Portanto, há que acabar com a ideia de que a única forma de ter uma vida de sucesso é seguindo o caminho das artes, porque há um enorme campo de possibilidades onde, explorando os nossos talentos, as nossas apetências genéticas, poderemos ter um sucesso enorme.
No entanto, as artes não devem ser esquecidas. Sim, tu que queres ser cantor, ou futebolista, ou escritor; tu podes estar certo.
«Ah! Não estou a entender... Então dizes que se deve acabar com a busca do sucesso pelas artes...»
««Espera! Vou interromper-te já aí!»»
Aquilo que eu defendo é que o Talento existe. O que não existe é esse mito de que com esforço árduo, muito trabalho e dor, tudo se consegue, pois para isso ser verdade teria de se pressupor que todos nascemos com as mesmas apetências genéticas e, isso, já a ciência demonstrou não ser verdade.
Portanto, encasquetar na cabeça que se quer ser uma coisa, só porque, quem o é, tem isto e aquilo, coisas que tu também queres ter, é um erro tremendo, porque se não tiveres Talento - que é aquilo que te distinguirá dos outros para aquela tarefa específica a que te propões -, por mais que lutes, os resultados serão - no máximo - medíocres e não terás nada daquilo que desejas. Além disso, deixo-te um desafio: já paraste para pensar se, esse teu ídolo, é inteiramente feliz?
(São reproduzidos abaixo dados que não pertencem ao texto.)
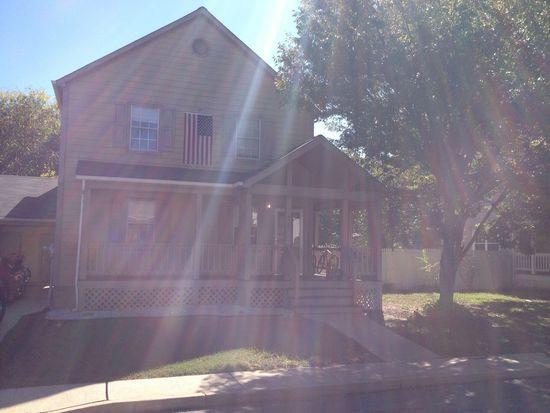 430 Roberts St, Chattanooga, TN 37404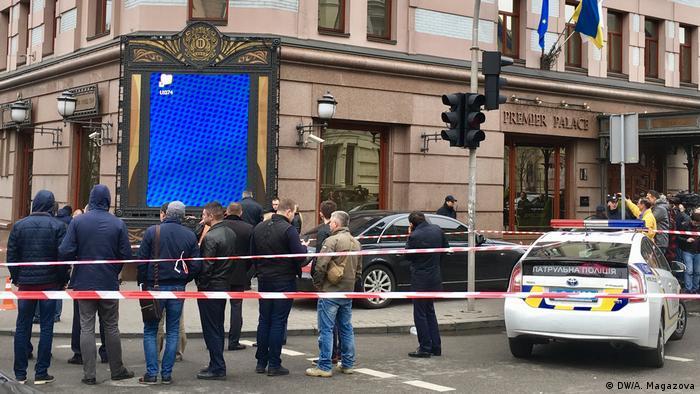 Место гибели Дениса Вороненкова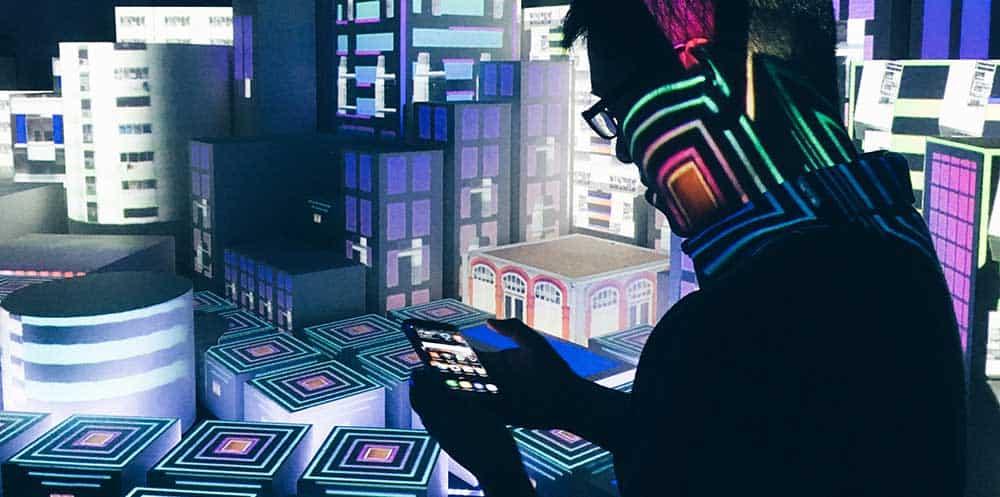 Technology and virtual reality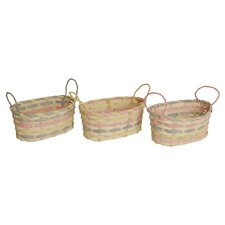 3 Piece Round Pot Cover Set (Set of 3)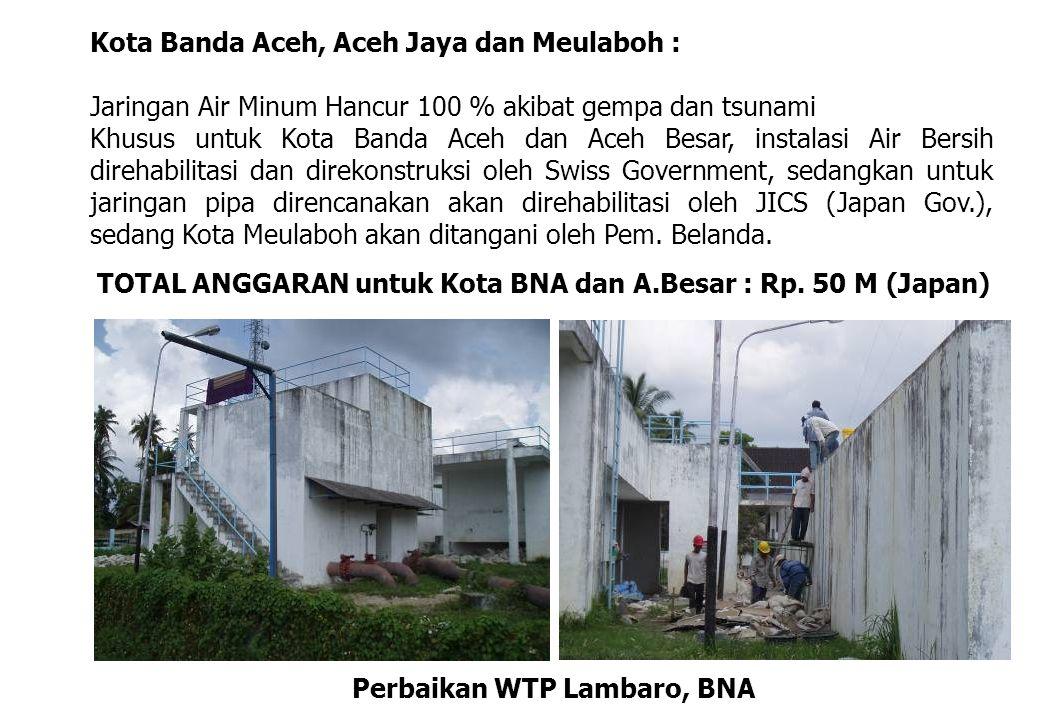 Perbaikan WTP Lambaro, BNA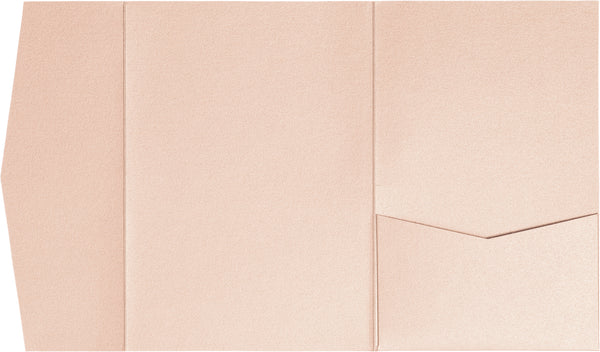 Peach (Coral) Metallic Pocket Invitation Card, A-7.5 Himalaya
Deixa-me que te diga que ninguém é inteiramente feliz; há sempre coisas que nos trazem tristeza. Mas o que é importante aqui, neste desafio, é sensibilizar-te para o facto da existência de coisas, sobre a vida do teu ídolo, que tu não sabes e, reformulando o desafio; perguntar-te: gostarás dessas coisas, ou serão essas coisas tão desagradáveis, para ti, que preferirias não as teres sentido?
Porquê fazer este desafio?
Porque, quando temos verdadeiro Talento para algo, também as coisas menos agradáveis serão mais toleráveis...
Mas vamos voltar à questão... As artes.
Penso que já é evidente para todos que o Talento existe em todos os campos; não só nas artes. E é por isso que as pessoas devem deixar de procurar só as artes para exprimirem os seus talentos; pois pode bem dar-se o caso de lá não os encontrarem. A busca pelo Talento é uma busca interior, dentro de cada um de nós, e quando o encontrarmos deveremos alimentá-lo e explorá-lo para que se possa desenvolver. E este é um processo universal. Por isso, um artista, também passa por ele. O que eu quero dizer é que, da mesma forma, que quem busca o sucesso dever alargar o campo de hipóteses para lá da artes, também não as deve arredar delas como se fossem uma praga. No entanto, ao perceber que por ali não é, tal como o pode perceber pelo exploração da ciência ou da matemática, não deve insistir; deverá continuar a sua jornada de exploração interior.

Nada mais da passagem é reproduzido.